Furthermore, our analysis already reveals significant differences in behavior between users who interacted with bots and those who did not during the sampling period. If some control group users had interacted with bots before the sampling period,we would expect them to display similar behavioral changes, like shifts in sentiment. In this case, both groups would have users who have experienced bot-induced behavior changes. As a result, the observed differences between the two groups would become smaller than the actual effect, making our estimates of the treatment effect more conservative.

Discussion

Bot presence is considerable and possibly increasing in the public sphere. Even with stricter thresholds, bot activity is higher in our sample than in previous related work published on the 2017 Catalan referendum by Stella et al.16, where only 19% of all interactions were from bots to humans. It was shown that tweets from conservative bots are more retweeted by humans, which can indicate that this difference is not only due to the continuously increasing presence of bots62, but could be due to the highly politicized and international nature of our context.

Even though we considered only one public in detail, we replicated our descriptive analysis of information flows on similar data from Twitter about #BlackLivesMatter movement.
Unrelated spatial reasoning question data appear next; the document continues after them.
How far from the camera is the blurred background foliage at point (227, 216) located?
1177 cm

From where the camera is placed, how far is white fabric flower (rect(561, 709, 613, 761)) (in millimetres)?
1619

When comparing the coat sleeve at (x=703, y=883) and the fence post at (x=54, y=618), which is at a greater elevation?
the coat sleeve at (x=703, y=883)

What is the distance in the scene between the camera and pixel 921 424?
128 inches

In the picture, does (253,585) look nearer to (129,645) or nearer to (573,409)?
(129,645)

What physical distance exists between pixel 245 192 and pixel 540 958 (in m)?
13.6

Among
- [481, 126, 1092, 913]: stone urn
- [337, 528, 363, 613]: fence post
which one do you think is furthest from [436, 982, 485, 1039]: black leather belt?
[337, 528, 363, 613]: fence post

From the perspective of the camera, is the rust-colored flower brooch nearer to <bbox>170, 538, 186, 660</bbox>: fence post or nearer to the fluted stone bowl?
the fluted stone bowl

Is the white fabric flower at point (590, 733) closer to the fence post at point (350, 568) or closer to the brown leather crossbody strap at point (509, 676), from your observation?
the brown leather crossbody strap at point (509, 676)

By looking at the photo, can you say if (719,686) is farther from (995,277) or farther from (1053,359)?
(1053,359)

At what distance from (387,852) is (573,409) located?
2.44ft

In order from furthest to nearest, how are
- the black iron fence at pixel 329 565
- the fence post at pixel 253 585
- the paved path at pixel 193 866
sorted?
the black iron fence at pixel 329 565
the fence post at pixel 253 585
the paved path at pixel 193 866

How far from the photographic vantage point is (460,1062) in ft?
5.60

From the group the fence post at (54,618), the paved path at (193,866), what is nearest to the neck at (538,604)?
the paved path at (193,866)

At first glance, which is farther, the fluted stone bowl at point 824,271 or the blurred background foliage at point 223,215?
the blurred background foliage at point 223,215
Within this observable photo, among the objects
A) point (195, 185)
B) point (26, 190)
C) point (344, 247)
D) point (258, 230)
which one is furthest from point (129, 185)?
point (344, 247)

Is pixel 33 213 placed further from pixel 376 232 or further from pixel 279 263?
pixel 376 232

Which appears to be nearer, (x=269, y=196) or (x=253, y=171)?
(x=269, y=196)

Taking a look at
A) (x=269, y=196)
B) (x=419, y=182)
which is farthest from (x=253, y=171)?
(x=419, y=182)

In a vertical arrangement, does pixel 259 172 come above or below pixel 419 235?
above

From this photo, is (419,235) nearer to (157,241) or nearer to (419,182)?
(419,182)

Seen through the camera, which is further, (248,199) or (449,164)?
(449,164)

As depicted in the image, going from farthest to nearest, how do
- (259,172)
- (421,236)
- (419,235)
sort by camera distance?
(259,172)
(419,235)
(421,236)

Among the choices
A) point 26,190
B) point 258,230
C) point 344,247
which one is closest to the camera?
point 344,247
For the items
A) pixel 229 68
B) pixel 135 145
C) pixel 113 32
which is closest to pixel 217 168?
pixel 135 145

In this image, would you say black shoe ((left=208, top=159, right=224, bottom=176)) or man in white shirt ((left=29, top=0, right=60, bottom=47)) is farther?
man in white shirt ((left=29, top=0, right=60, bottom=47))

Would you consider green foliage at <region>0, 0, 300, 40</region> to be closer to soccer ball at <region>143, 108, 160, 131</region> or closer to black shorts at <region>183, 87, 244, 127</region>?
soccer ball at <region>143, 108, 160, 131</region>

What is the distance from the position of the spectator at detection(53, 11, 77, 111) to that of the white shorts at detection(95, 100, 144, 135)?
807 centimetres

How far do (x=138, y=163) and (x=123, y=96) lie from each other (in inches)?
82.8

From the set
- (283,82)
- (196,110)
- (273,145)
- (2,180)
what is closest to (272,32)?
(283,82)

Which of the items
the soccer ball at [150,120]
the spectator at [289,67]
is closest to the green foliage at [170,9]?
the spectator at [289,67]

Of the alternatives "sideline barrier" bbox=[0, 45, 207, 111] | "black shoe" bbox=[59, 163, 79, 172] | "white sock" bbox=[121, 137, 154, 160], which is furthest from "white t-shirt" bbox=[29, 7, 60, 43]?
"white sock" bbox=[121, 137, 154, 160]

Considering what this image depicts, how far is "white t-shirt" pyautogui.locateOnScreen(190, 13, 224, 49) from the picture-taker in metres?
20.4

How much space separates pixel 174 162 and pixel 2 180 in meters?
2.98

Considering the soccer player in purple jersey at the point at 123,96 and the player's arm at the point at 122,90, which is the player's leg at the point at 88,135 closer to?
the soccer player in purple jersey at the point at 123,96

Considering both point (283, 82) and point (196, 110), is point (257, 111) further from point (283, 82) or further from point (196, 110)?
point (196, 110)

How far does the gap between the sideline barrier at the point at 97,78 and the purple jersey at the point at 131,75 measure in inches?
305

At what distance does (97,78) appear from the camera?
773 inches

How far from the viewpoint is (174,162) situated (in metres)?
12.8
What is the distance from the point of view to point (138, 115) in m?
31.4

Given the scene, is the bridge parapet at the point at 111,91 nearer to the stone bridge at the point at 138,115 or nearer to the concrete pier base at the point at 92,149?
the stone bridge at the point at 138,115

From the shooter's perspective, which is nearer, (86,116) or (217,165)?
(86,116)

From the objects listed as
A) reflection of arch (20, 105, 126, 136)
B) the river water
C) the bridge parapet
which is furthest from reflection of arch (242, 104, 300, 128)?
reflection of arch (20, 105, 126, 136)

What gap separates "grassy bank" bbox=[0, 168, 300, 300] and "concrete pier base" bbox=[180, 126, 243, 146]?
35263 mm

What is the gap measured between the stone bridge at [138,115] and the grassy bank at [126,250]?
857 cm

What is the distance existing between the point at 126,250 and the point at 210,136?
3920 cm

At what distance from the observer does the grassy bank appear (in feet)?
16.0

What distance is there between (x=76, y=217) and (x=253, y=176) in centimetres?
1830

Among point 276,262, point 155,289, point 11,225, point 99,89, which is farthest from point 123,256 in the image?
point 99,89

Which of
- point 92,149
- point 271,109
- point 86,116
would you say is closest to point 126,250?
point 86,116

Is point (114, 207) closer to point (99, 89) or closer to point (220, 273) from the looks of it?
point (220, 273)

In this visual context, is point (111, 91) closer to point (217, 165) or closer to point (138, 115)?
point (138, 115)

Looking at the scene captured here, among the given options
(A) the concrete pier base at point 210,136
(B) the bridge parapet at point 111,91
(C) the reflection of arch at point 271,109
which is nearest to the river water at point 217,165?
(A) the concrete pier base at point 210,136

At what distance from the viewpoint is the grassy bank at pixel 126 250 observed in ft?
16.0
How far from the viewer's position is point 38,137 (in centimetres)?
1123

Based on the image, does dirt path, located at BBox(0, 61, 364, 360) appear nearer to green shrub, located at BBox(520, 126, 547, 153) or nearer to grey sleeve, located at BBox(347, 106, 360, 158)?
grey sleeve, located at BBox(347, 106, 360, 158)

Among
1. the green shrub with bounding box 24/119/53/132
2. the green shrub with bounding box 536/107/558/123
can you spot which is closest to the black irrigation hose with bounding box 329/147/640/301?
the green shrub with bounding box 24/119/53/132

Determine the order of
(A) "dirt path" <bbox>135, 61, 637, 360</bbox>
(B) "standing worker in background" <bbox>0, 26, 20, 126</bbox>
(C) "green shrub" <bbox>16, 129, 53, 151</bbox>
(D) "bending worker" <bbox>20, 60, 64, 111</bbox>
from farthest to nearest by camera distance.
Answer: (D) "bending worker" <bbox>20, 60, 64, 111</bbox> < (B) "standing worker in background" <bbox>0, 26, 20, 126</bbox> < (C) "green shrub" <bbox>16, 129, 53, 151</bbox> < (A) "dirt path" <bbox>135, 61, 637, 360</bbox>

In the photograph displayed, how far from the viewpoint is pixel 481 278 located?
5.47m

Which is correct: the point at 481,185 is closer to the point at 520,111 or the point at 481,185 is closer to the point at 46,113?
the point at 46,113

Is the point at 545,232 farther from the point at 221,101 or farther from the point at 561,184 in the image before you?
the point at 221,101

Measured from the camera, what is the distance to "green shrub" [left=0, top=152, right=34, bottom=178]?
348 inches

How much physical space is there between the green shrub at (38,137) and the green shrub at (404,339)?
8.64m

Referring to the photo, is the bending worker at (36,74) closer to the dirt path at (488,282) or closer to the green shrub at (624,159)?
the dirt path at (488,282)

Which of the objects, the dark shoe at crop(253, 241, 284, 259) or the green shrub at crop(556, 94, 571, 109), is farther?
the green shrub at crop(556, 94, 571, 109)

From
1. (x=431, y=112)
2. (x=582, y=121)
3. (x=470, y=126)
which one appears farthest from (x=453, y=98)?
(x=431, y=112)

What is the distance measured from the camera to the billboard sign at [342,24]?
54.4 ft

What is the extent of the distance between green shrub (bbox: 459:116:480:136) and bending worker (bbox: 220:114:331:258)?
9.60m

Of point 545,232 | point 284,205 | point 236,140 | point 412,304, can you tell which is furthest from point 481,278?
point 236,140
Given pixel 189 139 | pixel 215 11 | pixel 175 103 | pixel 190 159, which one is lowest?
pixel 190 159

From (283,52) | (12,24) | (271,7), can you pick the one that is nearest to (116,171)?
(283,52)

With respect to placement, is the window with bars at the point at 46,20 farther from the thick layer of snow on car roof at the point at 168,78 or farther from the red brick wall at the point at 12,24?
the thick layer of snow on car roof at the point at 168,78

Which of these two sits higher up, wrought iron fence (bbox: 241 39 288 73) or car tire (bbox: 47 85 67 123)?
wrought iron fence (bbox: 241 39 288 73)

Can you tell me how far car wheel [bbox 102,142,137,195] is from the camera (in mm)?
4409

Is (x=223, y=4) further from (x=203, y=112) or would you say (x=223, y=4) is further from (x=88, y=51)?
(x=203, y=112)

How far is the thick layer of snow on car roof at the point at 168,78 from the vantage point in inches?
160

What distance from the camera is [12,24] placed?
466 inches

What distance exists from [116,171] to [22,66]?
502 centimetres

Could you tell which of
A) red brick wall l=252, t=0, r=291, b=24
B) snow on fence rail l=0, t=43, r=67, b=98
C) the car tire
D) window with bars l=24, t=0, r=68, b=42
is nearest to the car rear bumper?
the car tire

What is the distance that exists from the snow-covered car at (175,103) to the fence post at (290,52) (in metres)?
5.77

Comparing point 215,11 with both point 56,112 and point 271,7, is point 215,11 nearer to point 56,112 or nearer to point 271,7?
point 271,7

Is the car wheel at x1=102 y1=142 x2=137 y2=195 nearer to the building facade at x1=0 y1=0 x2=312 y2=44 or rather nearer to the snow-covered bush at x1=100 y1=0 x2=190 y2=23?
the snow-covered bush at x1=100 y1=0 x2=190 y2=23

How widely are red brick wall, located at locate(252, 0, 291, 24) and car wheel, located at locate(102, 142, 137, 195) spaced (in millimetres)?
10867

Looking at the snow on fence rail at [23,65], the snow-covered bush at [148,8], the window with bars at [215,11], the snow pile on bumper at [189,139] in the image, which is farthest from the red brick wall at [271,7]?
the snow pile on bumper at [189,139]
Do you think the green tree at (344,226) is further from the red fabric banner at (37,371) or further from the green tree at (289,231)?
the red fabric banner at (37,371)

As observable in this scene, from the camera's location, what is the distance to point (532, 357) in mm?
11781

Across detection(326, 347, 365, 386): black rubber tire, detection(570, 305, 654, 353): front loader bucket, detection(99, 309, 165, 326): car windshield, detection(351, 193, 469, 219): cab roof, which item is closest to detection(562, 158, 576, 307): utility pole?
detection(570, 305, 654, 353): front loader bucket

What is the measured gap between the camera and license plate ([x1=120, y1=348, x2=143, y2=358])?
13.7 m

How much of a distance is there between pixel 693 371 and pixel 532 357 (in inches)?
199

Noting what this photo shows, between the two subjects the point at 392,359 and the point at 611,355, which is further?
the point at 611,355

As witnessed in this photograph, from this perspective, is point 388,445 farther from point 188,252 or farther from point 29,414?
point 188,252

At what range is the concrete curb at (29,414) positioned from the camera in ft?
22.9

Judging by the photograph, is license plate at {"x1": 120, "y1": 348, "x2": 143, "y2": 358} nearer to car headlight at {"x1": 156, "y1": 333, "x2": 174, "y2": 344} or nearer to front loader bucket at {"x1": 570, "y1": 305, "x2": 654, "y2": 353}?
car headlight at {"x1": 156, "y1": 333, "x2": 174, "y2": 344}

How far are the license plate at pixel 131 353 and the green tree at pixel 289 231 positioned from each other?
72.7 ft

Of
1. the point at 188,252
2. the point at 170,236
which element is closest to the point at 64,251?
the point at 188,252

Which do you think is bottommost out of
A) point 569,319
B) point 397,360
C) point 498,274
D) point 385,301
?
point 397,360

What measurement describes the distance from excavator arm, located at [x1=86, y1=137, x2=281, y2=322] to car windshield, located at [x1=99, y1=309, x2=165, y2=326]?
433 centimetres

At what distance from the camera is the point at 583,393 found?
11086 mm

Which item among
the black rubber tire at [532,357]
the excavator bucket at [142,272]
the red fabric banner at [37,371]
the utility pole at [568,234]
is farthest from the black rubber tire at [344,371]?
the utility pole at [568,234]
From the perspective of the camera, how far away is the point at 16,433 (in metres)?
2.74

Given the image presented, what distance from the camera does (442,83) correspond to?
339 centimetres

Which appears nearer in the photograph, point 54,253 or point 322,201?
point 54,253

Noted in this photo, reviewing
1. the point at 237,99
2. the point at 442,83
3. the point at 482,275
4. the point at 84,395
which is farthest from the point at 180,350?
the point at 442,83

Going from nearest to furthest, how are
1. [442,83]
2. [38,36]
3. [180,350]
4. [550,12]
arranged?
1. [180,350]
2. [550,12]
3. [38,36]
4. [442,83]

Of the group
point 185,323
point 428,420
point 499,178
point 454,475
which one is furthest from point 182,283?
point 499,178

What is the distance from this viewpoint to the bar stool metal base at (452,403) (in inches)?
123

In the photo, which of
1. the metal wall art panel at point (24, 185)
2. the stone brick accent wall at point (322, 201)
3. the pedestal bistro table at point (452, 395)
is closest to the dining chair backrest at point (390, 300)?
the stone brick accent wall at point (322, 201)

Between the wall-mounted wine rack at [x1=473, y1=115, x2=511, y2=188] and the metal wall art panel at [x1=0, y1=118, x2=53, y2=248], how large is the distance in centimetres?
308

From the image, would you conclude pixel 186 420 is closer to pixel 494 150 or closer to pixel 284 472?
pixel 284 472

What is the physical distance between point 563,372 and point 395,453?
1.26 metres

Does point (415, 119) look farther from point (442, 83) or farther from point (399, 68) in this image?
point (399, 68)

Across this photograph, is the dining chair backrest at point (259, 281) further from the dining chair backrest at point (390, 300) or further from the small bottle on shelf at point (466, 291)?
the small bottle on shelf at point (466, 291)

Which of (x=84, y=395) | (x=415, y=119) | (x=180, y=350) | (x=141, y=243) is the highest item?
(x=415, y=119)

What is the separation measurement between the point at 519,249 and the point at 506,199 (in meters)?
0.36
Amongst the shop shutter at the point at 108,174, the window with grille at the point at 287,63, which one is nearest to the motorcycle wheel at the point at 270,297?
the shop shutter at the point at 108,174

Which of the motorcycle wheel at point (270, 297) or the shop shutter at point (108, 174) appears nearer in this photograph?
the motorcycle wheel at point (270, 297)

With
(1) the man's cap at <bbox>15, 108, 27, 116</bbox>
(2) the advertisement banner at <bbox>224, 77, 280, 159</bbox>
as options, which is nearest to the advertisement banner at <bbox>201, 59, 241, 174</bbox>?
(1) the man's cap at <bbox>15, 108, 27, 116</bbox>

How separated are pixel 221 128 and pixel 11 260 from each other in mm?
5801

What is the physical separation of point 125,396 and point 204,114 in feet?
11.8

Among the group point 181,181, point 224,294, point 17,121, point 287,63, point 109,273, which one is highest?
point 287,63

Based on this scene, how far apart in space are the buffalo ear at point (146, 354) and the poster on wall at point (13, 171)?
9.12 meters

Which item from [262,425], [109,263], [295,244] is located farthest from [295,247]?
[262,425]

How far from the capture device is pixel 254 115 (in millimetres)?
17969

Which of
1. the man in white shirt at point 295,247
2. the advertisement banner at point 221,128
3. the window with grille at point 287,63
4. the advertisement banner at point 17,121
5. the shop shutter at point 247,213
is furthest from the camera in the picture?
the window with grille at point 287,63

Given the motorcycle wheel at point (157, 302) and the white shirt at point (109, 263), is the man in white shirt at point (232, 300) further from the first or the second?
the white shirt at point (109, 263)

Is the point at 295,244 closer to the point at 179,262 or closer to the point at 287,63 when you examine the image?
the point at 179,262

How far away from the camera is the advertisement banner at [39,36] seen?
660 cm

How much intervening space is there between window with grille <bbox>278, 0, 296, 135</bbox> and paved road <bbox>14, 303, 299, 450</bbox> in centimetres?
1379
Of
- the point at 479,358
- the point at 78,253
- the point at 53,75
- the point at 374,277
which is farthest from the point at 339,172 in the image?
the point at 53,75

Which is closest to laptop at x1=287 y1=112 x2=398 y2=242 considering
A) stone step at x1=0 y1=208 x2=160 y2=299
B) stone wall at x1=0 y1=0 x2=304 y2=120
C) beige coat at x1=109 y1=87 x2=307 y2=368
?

At the active phase of exchanges from the time of the first protest followed George Floyd death, we found that the patterns of how bots impact human communication are are not significantly different in the two context (See SI Figure S1 for more details). Although XR is one of the most prominent fields of protests online, with highly committed activists which can lead to increased bot presence and more targeted actions against them, the similarity between the two cases indicate that increased bot presence is a general threat that activists face in social media.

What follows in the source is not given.